Tuple[np.ndarray, np.ndarray]

Two arrays holding the x values and the y values (CDF)

netin.stats.distributions.get_disparity(df: ~pandas.core.frame.DataFrame, x: str, total: float | None = None) -> (<class 'numpy.ndarray'>, <class 'numpy.ndarray'>)

Computes the disparity of the input data given by the column x.

Parameters

df: pd.DataFrame

DataFrame that contains the data.

x: str

The column name of the data.

total: float

The total amount by which to normalize the data. (not used here)

Returns

Tuple[np.ndarray, np.ndarray]

Two arrays holding the x values (ranking) and the y values (disparity)

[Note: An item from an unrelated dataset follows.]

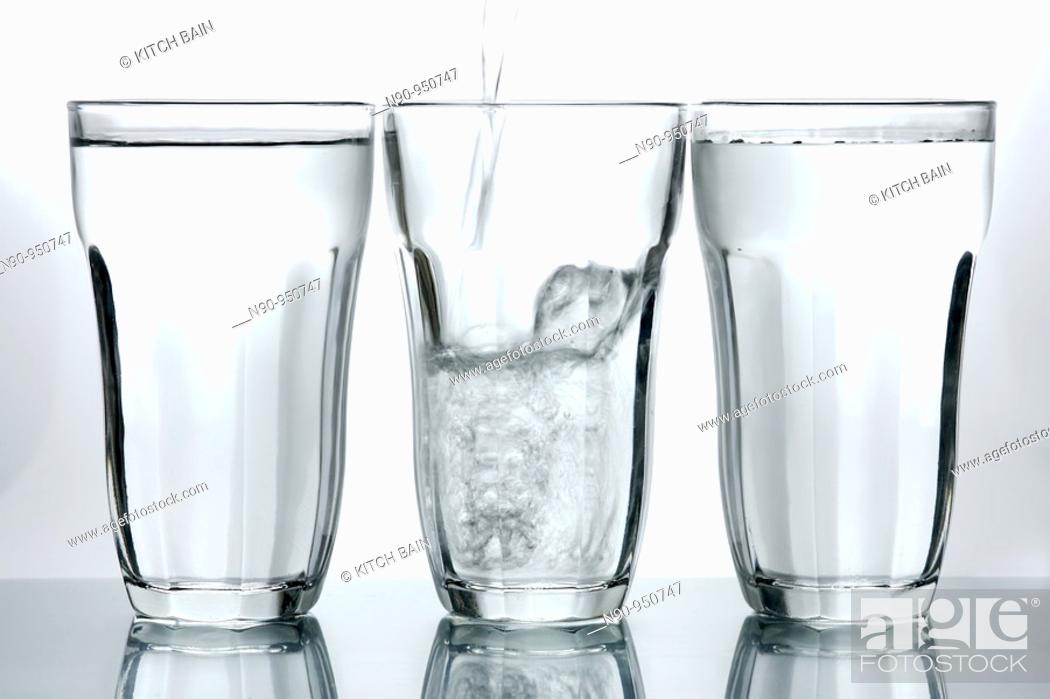 Stock Photo: Glasses of drinking water backlit against a white background.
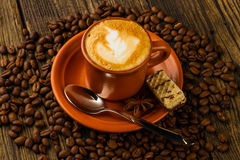 Cup of cappuccino, milk-chocolate wafer and coffee beans. Ceramic cup of cappuccino, milk-chocolate wafer and coffee beans on wooden background Royalty Free Stock Photos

netin.stats.distributions.get_fraction_of_minority(df: ~pandas.core.frame.DataFrame, x: str, total: float | None = None) -> (<class 'numpy.ndarray'>, <class 'numpy.ndarray'>)

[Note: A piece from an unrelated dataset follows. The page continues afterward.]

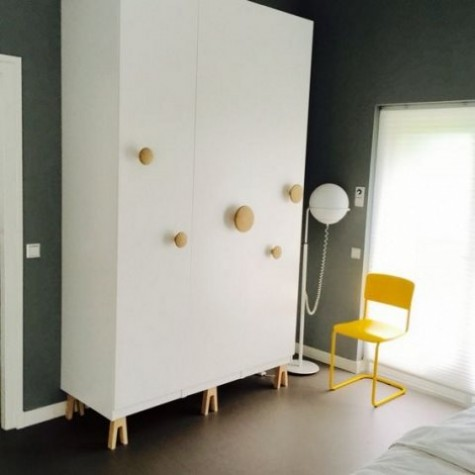 an IKEA Pax wardrobe hack with Muuto dots and Superfront legs looks very eye-catchy, whimsical and funny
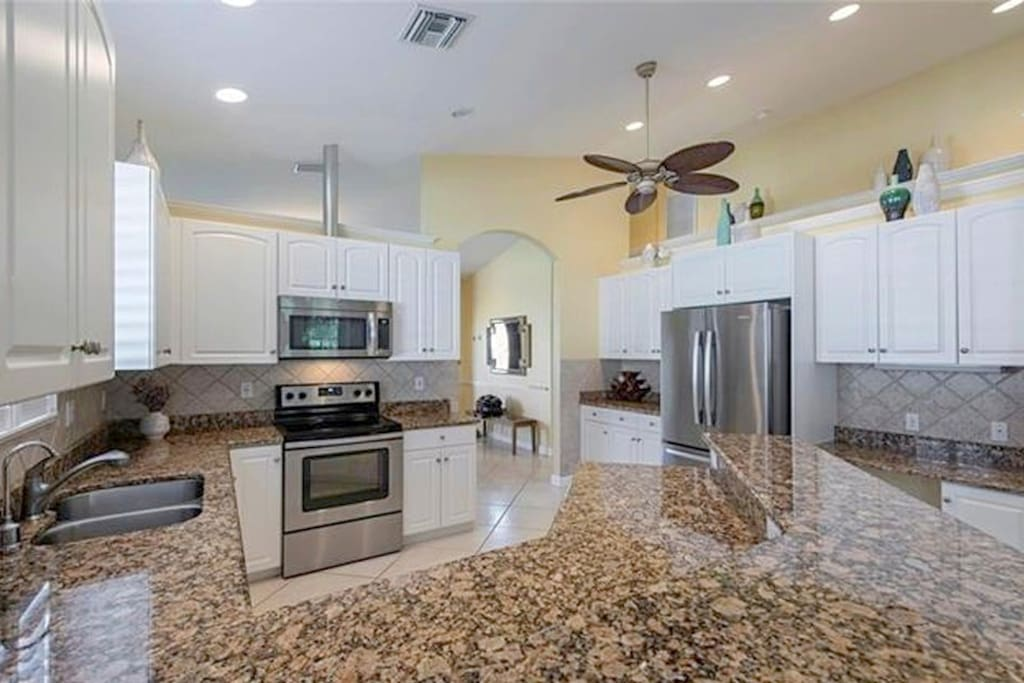 Fully equipped kitchen with large fridge, high ceilings and lots of natural light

Computes the fraction of minority in each top-k rank.

Parameters

df: pd.DataFrame

DataFrame that contains the data.

x: str

The column name of the data.

total: float

The total amount by which to normalize the data. (not used here)

Returns

Tuple[np.ndarray, np.ndarray]

Two arrays holding the x values (ranking) and the y values (fraction of minority)

netin.stats.distributions.get_gini_coefficient(df: ~pandas.core.frame.DataFrame, x: str, total: float | None = None) -> (<class 'numpy.ndarray'>, <class 'numpy.ndarray'>)

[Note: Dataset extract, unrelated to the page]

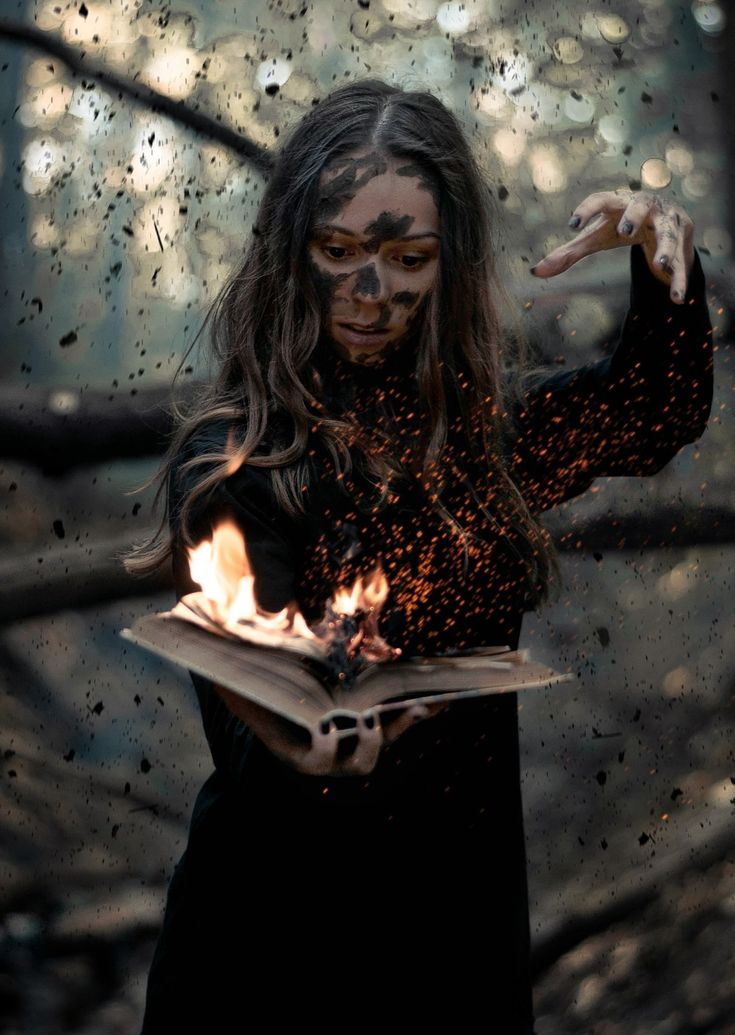 This would have quite the effect for a prop. Build the book with your traditional silk and fan flames, and make a spot light LED with rotating barrel for the embers. To go the extra mile you could do the embers as a peppers ghost reflected on glass.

Computes the Gini coefficient of the distribution in each top-k rank.

Parameters

df: pd.DataFrame

DataFrame that contains the data.

x: str

The column name of the data.

total: float

The total amount by which to normalize the data. (not used here)

Returns

Tuple[np.ndarray, np.ndarray]

Two arrays holding the x values (ranking) and the y values (Gini coefficient)

netin.stats.distributions.get_pdf(df: DataFrame, x: str, total: float) Tuple[ndarray, ndarray]

Computes the probability density of the input data.

Parameters

dfpd.DataFrame

DataFrame that contains the data.

xstr

The column name of the data.

totalfloat

The total amount by which to normalize the data.

Returns

Tuple[np.ndarray, np.ndarray]

Two arrays holding the x values and y values (their probability).

netin.stats.networks.get_average_degree(g: Graph | DiGraph) float

Returns the average node degree of the graph.

Parameters

g: Union[nx.Graph, nx.DiGraph]

Graph to compute the average degree for

Returns

float

Average degree of the graph

netin.stats.networks.get_average_degrees(g: Graph | DiGraph, class_attribute: str | None = None) Tuple[float, float, float]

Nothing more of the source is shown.